2 of the 3 Goldens I've owned have been sensitive to grains, one was quite extreme to the point where a single treat over the fence from a neighbour would set off a massive ear infection. The third hasn't ever had a grain-based food, as everyone gets the same thing in our house. I'm not against foods with grain in them, and I don't buy into this whole gluten-free fad that's happening in people either. But so far, my experience with Goldens has been grain= trouble. Just my experiences. 

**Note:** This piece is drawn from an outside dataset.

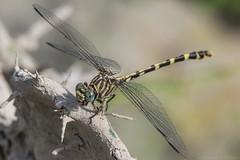 four-striped leaftail (robert salinas) Tags: austin texas unitedstates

Sent from Petguide.com Free App


----------



## elly (Nov 21, 2010)

I think if your dog needs grain free, you should go grain free. My dog needs a single protein and single grain and carb diet due to extreme allergies and inflammatory bowel but my pup will have whatever diet suits him and what is healthy. Dogs have evolved so much, I would be worried if my vet said that to me. I know they have a huge field of knowledge to cover and can't know everything but basic knowledge like that is surely to be expected


----------



## Shellbug (Nov 14, 2013)

elly said:


> I think if your dog needs grain free, you should go grain free. My dog needs a single protein and single grain and carb diet due to extreme allergies and inflammatory bowel but my pup will have whatever diet suits him and what is healthy. Dogs have evolved so much, I would be worried if my vet said that to me. I know they have a huge field of knowledge to cover and can't know everything but basic knowledge like that is surely to be expected



^^ 


Sent from Petguide.com Free App


----------



## thorbreafortuna (Jun 9, 2013)

Swampcollie said:


> I tend to agree with your Vet. If you had obtained your puppy from me, feeding a grain free diet would void the warranty.


Would you care to share more details about your position? Since you feel so strongly about it you must have some reasons, I would love to learn more.



Sent from Petguide.com Free App


----------



## Max's Dad (Apr 23, 2012)

I think grain free dog foods are best for adult dogs. I have seen several threads on the forum about puppies who have had digestive problems eating grain free diets. Max ate a standard type food with grain as a puppy, but most of his adult life has been fed Acana Wild Prairie, which is grain free. It does contain some carbs, in the form of potatoes. He has done well on the WP and has a beautiful coat. We noticed a significant improvement in his coat after he was switched to WP.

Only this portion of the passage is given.